**Problem details**: Please translate this sentence from the nursing home article into Spanish: "On Wednesday, the nursing home fought back, asking a Leon County Circuit Court judge to enjoin the state from carrying out the suspension."

====== Given passage ======

(CN) – The South Florida nursing home where 10 elderly patients died after Hurricane Irma knocked the air conditioning out for three days is now suing in a bid to restore its Medicaid funding.
In the wake of the patient deaths, the state of Florida and its Agency for Health Care Administration suspended the Rehabilitation Center at Hollywood Hills’ participation in the Medicaid program.
On Wednesday, the nursing home fought back, asking a Leon County Circuit Court judge to enjoin the state from carrying out the suspension.
The nursing home claims the state agency exceeded its authority by issuing the emergency orders without making specific factual allegations against the facility.
The Rehabilitation Center says this abuse of power was even more egregious because the facility poses no immediate threat to public health, safety or welfare.
The lawsuit goes on to say that, “Hollywood Hills is devastated by the lives lost during this unparalleled Florida hurricane and has sent its thoughts and prayers to the families who have suffered and its staff who did their best to provide care to its residents.”
The deaths of the 10 patients is now the subject of a criminal investigation.
hurricane is believed to have knocked out a transformer that powered the nursing home’s air-conditioning system. Rescue crews were called to the 152-bed facility in the early morning hours of Sept. 13, three days after the monster storm’s initial landfall in Florida as a Category 4 hurricane. First responders say the temperature inside the building was sweltering and residents had to be evacuated across the street to Memorial Regional Hospital.
Some residents were found dead inside the nursing home while others died after being transferred to the hospital, according to Hollywood Police Chief Tomas Sanchez.
Memorial Regional’s emergency department director said the evacuated residents were treated for respiratory distress, dehydration and other “heat-related issues.”

====== Extracted records ======

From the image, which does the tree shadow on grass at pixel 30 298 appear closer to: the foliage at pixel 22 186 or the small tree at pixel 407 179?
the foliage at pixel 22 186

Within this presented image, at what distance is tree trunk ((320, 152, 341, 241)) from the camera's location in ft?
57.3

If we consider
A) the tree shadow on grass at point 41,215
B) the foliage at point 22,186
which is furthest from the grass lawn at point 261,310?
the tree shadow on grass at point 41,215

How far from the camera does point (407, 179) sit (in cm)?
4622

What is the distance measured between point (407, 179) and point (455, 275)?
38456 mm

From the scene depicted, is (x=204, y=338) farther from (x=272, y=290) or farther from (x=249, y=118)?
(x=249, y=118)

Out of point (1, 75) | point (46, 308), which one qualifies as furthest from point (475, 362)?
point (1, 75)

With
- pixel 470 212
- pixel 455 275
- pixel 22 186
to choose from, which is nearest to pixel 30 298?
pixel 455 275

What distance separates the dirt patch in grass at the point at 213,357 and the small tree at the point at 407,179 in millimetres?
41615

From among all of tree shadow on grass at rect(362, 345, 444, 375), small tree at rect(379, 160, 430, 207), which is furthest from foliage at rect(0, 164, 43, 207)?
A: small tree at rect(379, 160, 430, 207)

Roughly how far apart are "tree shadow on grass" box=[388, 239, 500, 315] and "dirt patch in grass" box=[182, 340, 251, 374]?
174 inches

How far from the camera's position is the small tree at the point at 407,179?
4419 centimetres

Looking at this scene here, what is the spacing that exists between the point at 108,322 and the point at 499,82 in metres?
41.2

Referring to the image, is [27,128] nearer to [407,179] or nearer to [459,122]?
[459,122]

======

**Response to the exercise**: El miércoles, el hogar de ancianos contraatacó y pidió a un juez del Tribunal de Circuito del Condado de Leon que le prohibiera al estado llevar a cabo la suspensión.